▶ _Work required_:
Copy out the lines below without changes, beginning at the line that contains "Across all of" and continuing through the last line. Omit the pictures.

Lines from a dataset
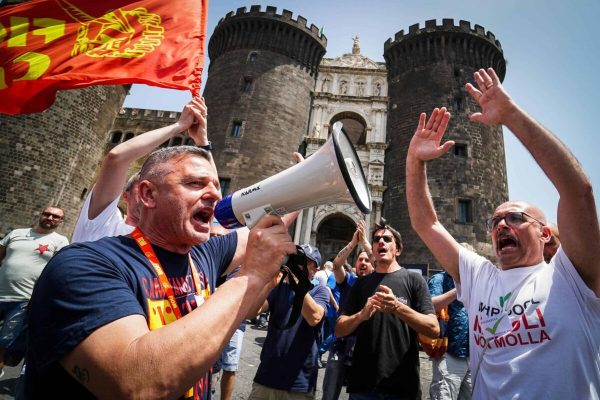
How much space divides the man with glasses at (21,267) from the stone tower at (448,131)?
628 inches

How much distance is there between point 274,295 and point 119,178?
5.86ft

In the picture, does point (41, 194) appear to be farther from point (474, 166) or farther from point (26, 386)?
point (474, 166)

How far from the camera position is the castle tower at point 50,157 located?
15.9 m

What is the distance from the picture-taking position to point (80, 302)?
1034 millimetres

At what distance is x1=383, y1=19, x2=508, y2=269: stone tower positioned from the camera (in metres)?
18.3

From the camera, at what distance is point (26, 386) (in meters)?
1.11

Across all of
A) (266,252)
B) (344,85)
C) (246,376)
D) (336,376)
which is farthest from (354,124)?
(266,252)

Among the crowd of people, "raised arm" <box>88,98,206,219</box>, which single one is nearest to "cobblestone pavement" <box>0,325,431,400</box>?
the crowd of people

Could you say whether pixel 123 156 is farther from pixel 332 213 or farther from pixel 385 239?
pixel 332 213

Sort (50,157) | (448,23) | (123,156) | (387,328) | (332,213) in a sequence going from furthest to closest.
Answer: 1. (448,23)
2. (332,213)
3. (50,157)
4. (387,328)
5. (123,156)

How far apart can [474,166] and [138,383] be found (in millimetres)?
21290

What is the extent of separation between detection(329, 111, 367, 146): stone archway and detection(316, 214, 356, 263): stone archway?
572 cm

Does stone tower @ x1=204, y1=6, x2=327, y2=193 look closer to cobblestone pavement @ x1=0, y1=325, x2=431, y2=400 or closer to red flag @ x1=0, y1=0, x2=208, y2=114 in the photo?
cobblestone pavement @ x1=0, y1=325, x2=431, y2=400

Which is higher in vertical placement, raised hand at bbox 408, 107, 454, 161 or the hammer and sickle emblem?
the hammer and sickle emblem
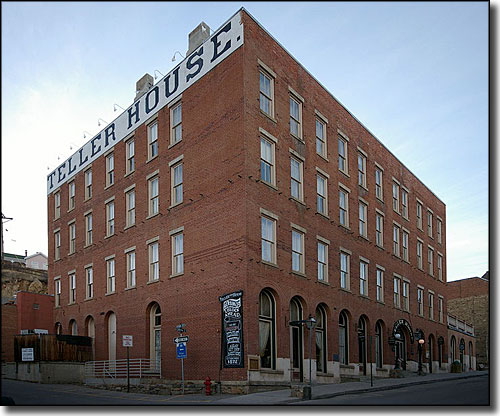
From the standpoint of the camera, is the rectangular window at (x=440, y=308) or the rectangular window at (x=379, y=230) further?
the rectangular window at (x=440, y=308)

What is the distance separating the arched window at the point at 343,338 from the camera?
38.8 metres

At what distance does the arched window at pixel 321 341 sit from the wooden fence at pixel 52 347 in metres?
15.1

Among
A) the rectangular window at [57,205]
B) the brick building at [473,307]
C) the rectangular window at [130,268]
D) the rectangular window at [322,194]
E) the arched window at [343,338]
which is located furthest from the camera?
the brick building at [473,307]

▶ _Response_:
Across all of
A) (266,252)
B) (344,85)
C) (246,376)
D) (336,376)
which is farthest from (354,124)?
(266,252)

Among the crowd of people, "raised arm" <box>88,98,206,219</box>, which single one is nearest to "cobblestone pavement" <box>0,325,431,400</box>?
the crowd of people

Could you say whether pixel 123 156 is farther from pixel 332 213 or farther from pixel 385 239?
pixel 332 213

Sort (50,157) | (448,23) | (123,156) | (387,328) | (332,213) in a sequence going from furthest to closest.
Answer: 1. (448,23)
2. (332,213)
3. (50,157)
4. (387,328)
5. (123,156)

How far apart can [474,166] and [138,383] be found (in millimetres)?
21290

What is the extent of separation between detection(329, 111, 367, 146): stone archway and detection(316, 214, 356, 263): stone archway?
572 cm

Does stone tower @ x1=204, y1=6, x2=327, y2=193 look closer to cobblestone pavement @ x1=0, y1=325, x2=431, y2=400 or closer to red flag @ x1=0, y1=0, x2=208, y2=114 in the photo?
cobblestone pavement @ x1=0, y1=325, x2=431, y2=400

Which is higher in vertical placement, raised hand at bbox 408, 107, 454, 161 or the hammer and sickle emblem?
the hammer and sickle emblem
From the standpoint of the camera, is the rectangular window at (x=440, y=308) or the rectangular window at (x=379, y=230) further?
the rectangular window at (x=440, y=308)

What is the distance separating the arched window at the point at 343,338 from the camera?
38.8 metres

At what distance does the arched window at pixel 321 341 sit from the wooden fence at pixel 52 347 in metres?
15.1

Among
A) the rectangular window at [57,205]
B) the brick building at [473,307]
C) the rectangular window at [130,268]
D) the rectangular window at [322,194]
E) the arched window at [343,338]
which is located furthest from the camera?
the brick building at [473,307]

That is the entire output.